··· Extrait source

Простите, любезный Гагарин. Сегодня у меня достаточно вдохновения, чтобы написать вам тома, но необходимость в образе хорошо известного вам Морица* вынуждает меня прервать мои излияния… И я с полным основанием могу сказать про него то, что, кажется, Демосфен говорил про того грека, имя коего я позабыл: это топор, пресекающий мои слова*. Простите, напишу вам в другой раз.

Весь ваш

Ф. Тютчев

Тютчевым И. Н., Е. Л. и др., 31 декабря 1836/12 января 1837*

32. И. Н., Е. Л. ТЮТЧЕВЫМ и Д. И. СУШКОВОЙ 31 декабря 1836/12 января 1837 г. Мюнхен

Munich. Ce 31 décembre 1836/12 janvier <18>37

Cette lettre, chers papa et maman, vous sera portée par le g<énér>al Boudberg, envoyé ici par l’Empereur en mission spéciale* et qui repart aujourd’hui. Il nous est arrivé ici dans un mauvais moment et ne remportera que de tristes impressions de Munich. La maladie qui nous afflige depuis trois mois* a — il est vrai — considérablement baissée, mais par je ne sais quelle bizarrerie ses derniers choix sont touchés presque tous sur des personnes de la société. Il est certain que pour la plupart c’étaient des personnes âgées ou infirmes, mais pas moins des cas de mort aussi rapprochés et aussi soudains ne pouvaient manquer de produire une sensation pénible et ont étendu le deuil à la société toute entière. A cela est venu se joindre un deuil de cour*, si bien que nous avons du noir jusque par-dessus les oreilles. C’est au milieu de tout ce noir que nous avons commencé la nouvelle année catholique et que nous achevons la nôtre. C’est le cas plus que jamais de faire des vœux pour celle qui vient et je vous adresse les miens, du fond du coeur. Ma santé pas plus que celle de Nelly et des enfants* ne s’est autrement ressentie de la disposition générale, et le moral s’est maintenu tout aussi intact. En dépit de ses démonstrations multipliées, le choléra n’a pas réussi à faire la moindre impression sur nous. Voilà six ans que j’en ai les oreilles rabattues, et sa présence à Munich n’est pas parvenu à le rafraîchir à mes yeux. Mais je suis plus sensible à ses effets indirects. Munich qui n’est jamais rien divertissant est maintenant d’une tristesse et d’un ennui dont il serait difficile de se faire une idée. C’est comme un homme naturellement insipide et maussade qui aurait la migraine. On s’attendait à quelque fête pour l’arrivée du Roi Othon et de sa jeune femme. Mais le choléra les a empêchés de venir à Munich. Ils sont allés prendre congé de leurs parents au château de Tegernsee* à 18 lieues d’ici.

······
··· Items fournis

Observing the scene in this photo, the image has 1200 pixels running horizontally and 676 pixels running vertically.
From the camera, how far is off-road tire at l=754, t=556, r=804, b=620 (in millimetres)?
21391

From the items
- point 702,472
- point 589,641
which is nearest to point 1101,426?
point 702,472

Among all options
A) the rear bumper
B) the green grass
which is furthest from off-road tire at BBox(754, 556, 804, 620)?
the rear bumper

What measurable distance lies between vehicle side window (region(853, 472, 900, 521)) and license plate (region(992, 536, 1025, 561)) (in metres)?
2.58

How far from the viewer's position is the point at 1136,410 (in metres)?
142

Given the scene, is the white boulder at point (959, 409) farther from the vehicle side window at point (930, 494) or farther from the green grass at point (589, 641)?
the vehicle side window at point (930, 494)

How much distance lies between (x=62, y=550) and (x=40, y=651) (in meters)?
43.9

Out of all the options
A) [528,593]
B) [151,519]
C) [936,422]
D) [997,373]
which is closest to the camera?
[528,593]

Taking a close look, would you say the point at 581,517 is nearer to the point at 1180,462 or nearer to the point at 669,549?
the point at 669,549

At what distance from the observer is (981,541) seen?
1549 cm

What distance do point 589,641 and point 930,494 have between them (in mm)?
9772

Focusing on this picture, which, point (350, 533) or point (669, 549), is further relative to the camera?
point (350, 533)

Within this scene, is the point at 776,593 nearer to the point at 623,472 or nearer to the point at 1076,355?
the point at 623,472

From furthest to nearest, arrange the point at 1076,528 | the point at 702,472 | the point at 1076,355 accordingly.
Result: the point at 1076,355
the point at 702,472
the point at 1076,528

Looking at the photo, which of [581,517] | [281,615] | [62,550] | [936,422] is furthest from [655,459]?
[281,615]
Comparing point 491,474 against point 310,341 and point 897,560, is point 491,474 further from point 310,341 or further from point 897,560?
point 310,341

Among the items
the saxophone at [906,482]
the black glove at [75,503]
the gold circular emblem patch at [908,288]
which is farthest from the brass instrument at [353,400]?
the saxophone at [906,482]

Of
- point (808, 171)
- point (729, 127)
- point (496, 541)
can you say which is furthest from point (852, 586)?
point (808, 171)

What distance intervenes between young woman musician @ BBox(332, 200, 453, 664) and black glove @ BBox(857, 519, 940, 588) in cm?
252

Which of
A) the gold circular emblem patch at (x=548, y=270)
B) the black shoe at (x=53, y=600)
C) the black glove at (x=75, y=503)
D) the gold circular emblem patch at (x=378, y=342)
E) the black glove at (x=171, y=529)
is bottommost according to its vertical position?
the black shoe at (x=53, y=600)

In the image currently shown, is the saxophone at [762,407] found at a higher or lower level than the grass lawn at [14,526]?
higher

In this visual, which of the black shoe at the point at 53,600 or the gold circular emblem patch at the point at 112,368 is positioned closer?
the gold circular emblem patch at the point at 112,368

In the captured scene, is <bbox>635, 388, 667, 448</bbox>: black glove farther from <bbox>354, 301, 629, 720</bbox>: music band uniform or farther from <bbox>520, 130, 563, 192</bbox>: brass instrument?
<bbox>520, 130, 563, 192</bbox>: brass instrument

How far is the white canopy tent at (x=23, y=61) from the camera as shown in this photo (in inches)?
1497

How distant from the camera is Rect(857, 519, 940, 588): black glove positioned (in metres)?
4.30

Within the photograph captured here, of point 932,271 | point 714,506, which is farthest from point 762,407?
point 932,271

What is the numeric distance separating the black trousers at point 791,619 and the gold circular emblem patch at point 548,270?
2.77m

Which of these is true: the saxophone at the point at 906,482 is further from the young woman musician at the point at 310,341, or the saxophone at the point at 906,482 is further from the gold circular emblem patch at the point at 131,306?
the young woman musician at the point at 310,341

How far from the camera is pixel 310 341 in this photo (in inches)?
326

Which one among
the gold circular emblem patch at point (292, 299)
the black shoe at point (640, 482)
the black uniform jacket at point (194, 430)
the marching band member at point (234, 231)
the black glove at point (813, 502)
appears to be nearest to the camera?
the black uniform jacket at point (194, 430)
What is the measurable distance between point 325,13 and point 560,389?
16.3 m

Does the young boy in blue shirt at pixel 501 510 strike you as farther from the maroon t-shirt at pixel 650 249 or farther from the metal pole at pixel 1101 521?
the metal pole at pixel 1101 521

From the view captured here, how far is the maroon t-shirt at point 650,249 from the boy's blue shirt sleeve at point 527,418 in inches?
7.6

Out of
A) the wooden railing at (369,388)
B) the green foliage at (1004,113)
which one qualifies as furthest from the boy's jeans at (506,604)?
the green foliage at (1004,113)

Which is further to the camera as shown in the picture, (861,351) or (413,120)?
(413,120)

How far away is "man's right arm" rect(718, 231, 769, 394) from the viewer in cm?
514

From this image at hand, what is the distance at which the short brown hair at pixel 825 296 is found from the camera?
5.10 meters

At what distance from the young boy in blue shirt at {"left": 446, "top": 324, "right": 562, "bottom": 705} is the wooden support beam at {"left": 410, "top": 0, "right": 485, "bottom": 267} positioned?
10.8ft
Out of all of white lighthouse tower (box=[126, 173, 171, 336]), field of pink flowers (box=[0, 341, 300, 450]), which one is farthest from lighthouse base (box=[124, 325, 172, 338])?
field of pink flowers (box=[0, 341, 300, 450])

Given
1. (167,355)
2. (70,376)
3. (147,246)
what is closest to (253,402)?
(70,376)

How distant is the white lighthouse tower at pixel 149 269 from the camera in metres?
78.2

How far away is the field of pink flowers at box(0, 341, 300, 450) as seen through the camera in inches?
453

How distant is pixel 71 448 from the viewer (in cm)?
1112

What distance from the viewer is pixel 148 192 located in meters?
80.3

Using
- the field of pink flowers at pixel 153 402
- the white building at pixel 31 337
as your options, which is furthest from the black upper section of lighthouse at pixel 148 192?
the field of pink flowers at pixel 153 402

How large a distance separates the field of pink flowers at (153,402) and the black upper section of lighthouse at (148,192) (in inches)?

······

Énoncé:
Écrivez la suite de la lettre envoyée de Munich, en reprenant juste après sa dernière phrase.

Résultat attendu:
Vous savez mon histoire. J’avais demandé un congé pour aller passer cet hiver avec vous. Mais quand ce congé est arrivé, le Prince Gagarine m’a demandé avec instance de différer jusqu’au printemps pour en faire usage. Et certes, il m’eût été difficile de le laisser seul dans l’état où il est. Depuis trois mois il dépérit à vue d’œil. Il n’a pas bougé de sa chambre depuis l’entrée de l’hiver, et maintenant c’est à peine s’il quitte son lit. C’est un homme qui s’en va à grands pas. Je doute fort qu’il puisse traîner jusqu’au printemps. Sa femme qui est revenue ces jours-ci de Paris a été effrayée de l’état dans lequel elle l’a trouvé. Pauvre cher homme. Il me fait une peine réelle. Il meurt cassé, blasé et endetté. C’est expier durement quelque bon moment de sa vie. Vous comprenez que dans ces circonstances toute la besogne roule plus que jamais sur moi seul et si je pouvais encore prendre quelqu’intérêt aux affaires, je me félicitais assurément de la complaisance que j’ai eu de rester.